The EURUSD pair is currently undergoing an intriguing zigzag correction, which, when analyzed through the lens of Elliott Wave theory, points to potential support levels. This correction, unfolding since April 17, 2026, is a complex dance of waves and subdivisions.
The Zigzag Pattern
The initial decline, marked as wave A, ended at 1.1655, followed by a rally in wave B to 1.1796. From there, the pair embarked on a downward journey in wave C, which is further divided into five smaller waves, adhering to the principles of Elliott Wave analysis. This intricate structure highlights the corrective nature of the move.
Wave Subdivisions
Wave ((i)) concluded at 1.1722, followed by a rally in wave ((ii)) to 1.1788. The subsequent decline in wave ((iii)) extended to 1.1608, and now, wave ((iv)) is rallying. The key resistance zone is identified between 1.168 and 1.171, where sellers are expected to re-emerge. As long as the pivot at 1.18 holds, rallies are likely to be short-lived, indicating a continued bearish sequence.
Projecting the Target
The potential target for wave C is calculated using Fibonacci extensions of wave A. The 100% to 161.8% extension range identifies 1.148 to 1.16 as the critical support zone. At this level, buyers are anticipated to step in, potentially leading to a new high above the April 17 peak or a larger three-wave rally.
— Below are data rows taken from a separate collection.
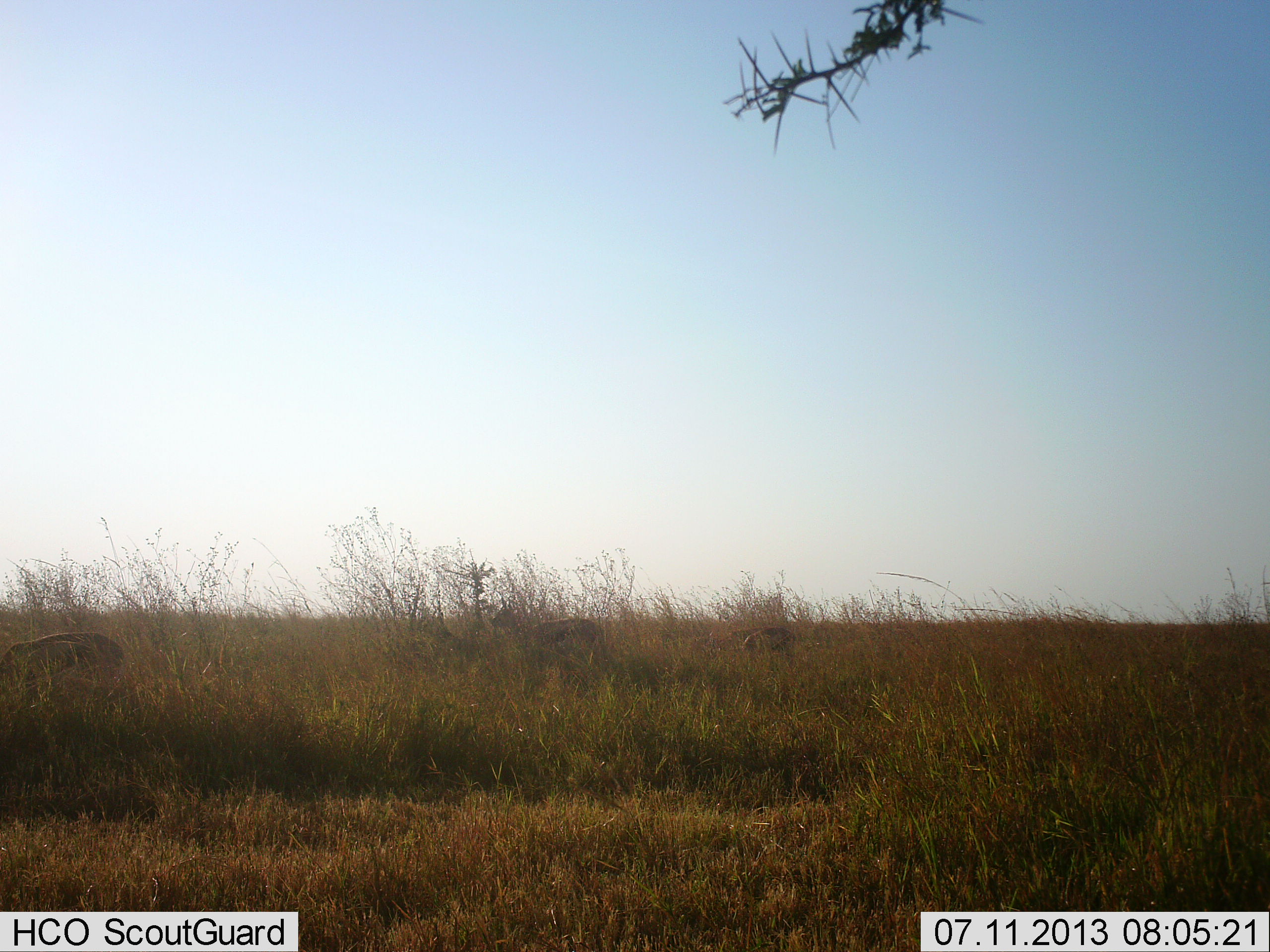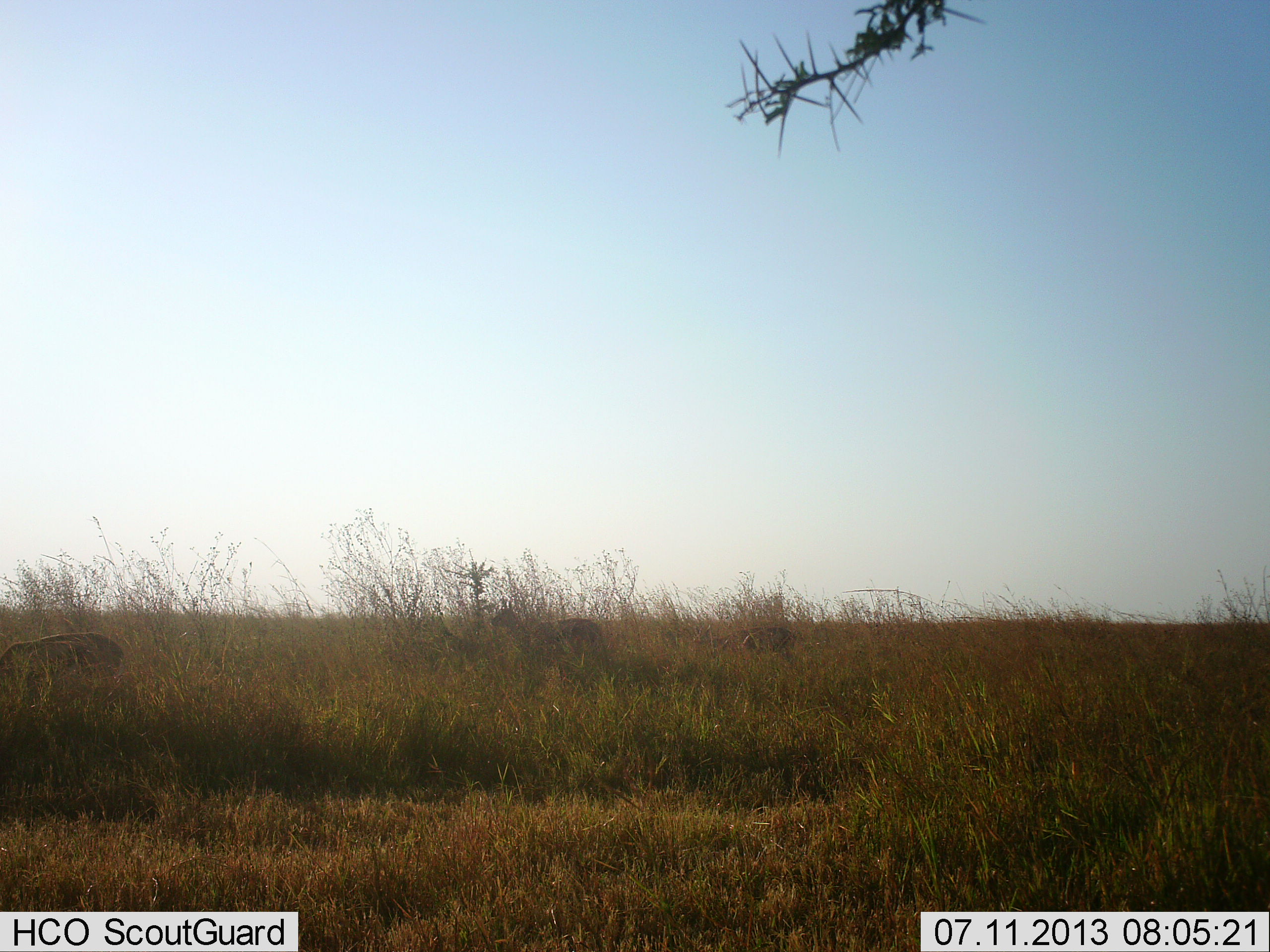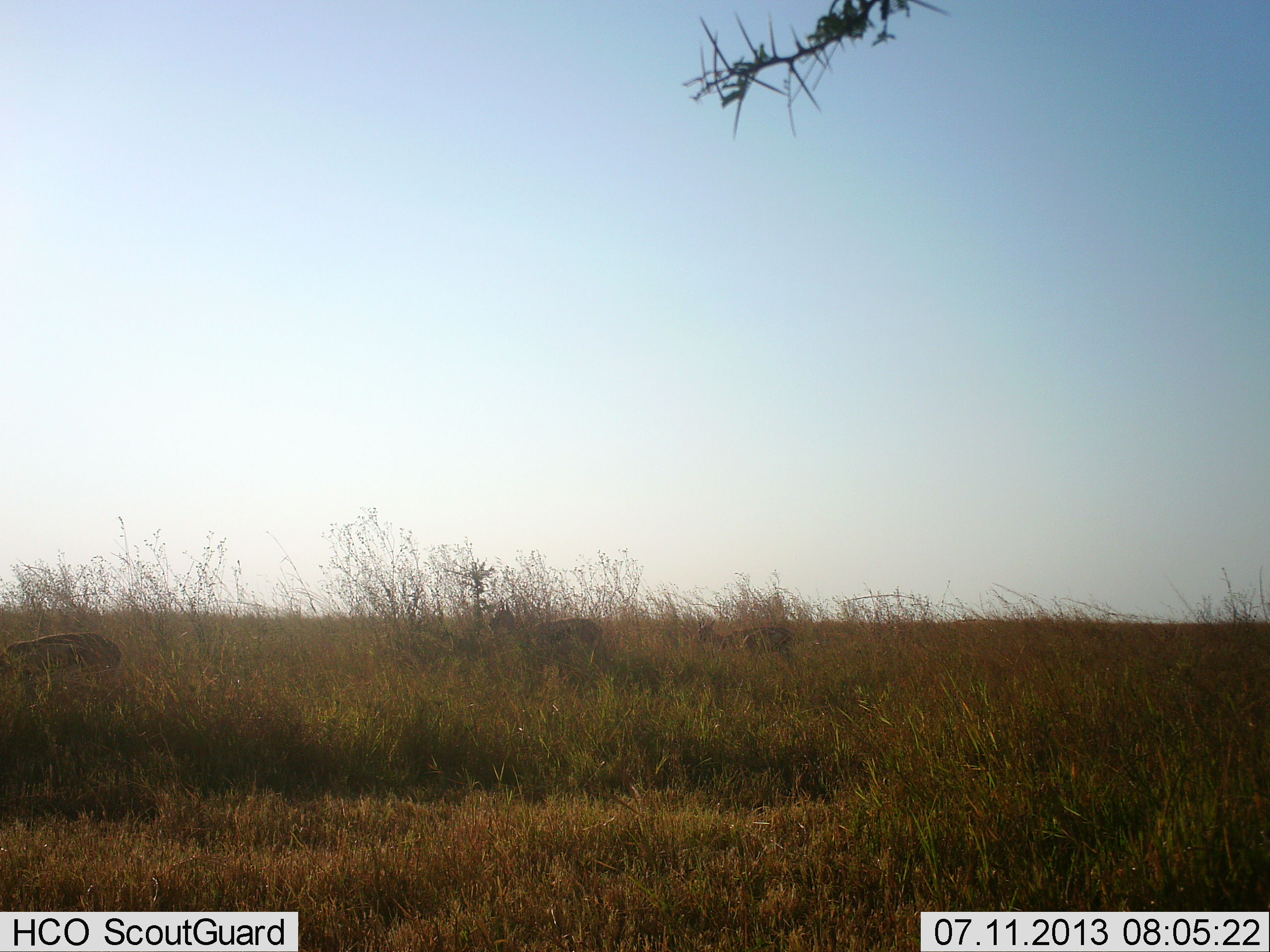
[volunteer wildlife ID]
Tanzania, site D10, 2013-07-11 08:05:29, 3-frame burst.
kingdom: Animalia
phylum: Chordata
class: Mammalia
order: Artiodactyla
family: Bovidae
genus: Eudorcas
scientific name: Eudorcas thomsonii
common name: thomson's gazelle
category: gazellethomsons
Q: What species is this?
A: Gazellethomsons (thomson's gazelle) (Eudorcas thomsonii).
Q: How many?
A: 3.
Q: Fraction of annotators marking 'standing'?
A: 71%.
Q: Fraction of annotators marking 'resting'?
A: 0%.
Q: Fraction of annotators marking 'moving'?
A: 0%.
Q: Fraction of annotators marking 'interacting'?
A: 0%.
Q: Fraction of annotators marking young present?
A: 0%.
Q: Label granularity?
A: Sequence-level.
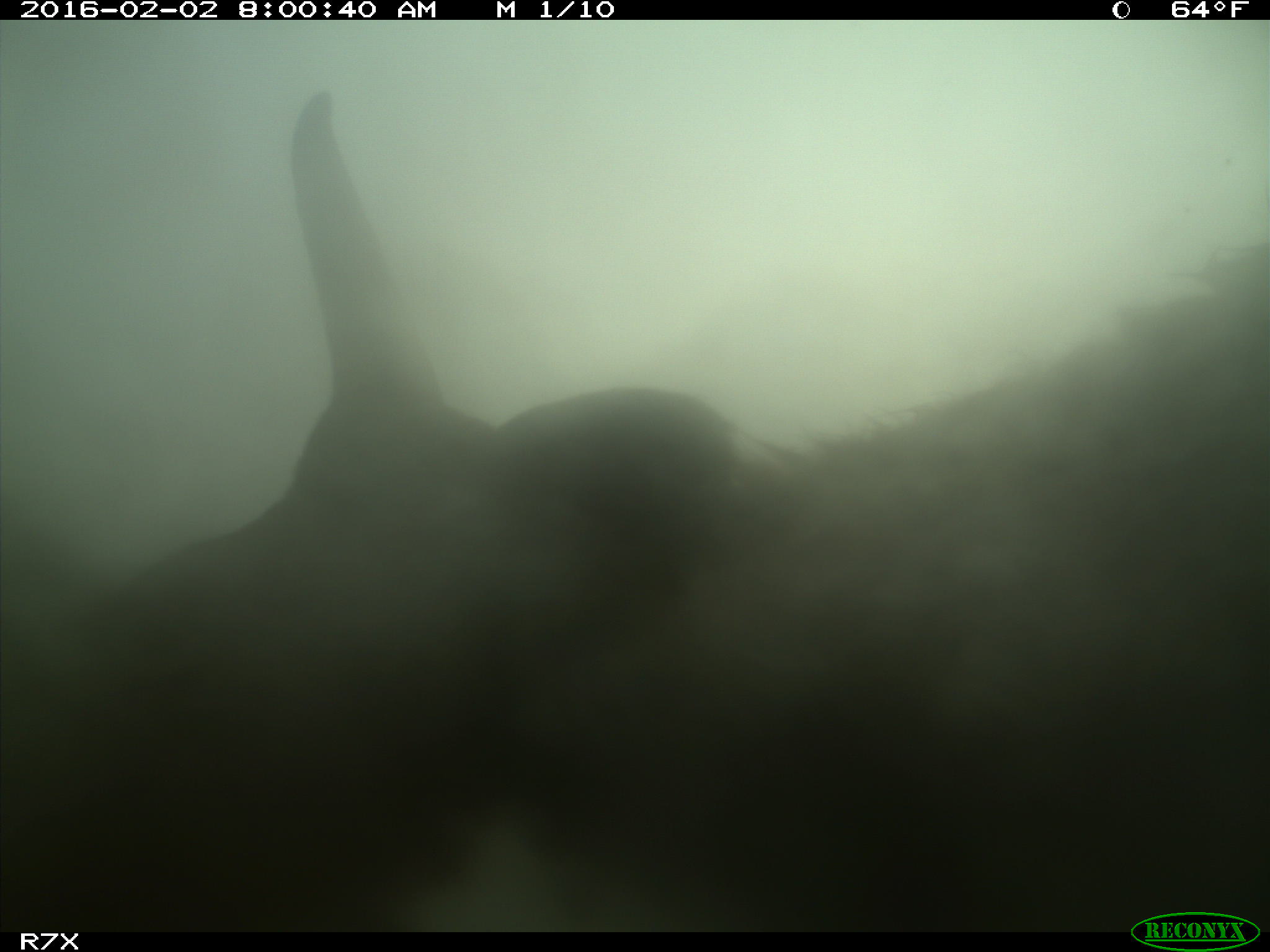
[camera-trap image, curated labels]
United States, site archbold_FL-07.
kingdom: Animalia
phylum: Chordata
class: Mammalia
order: Artiodactyla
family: Bovidae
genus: Bos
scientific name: Bos taurus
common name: domestic cow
Implications and Takeaways
This analysis underscores the importance of understanding wave patterns and their implications. While the market's behavior can be complex, Elliott Wave theory provides a structured framework for interpretation. In my opinion, the potential support at 1.148–1.16 is a critical level to watch, as it could trigger a significant shift in the market's direction. Traders and investors should closely monitor this zone for any signs of a reversal or a continuation of the current trend. The market's response at this level will provide valuable insights into the EURUSD pair's future trajectory.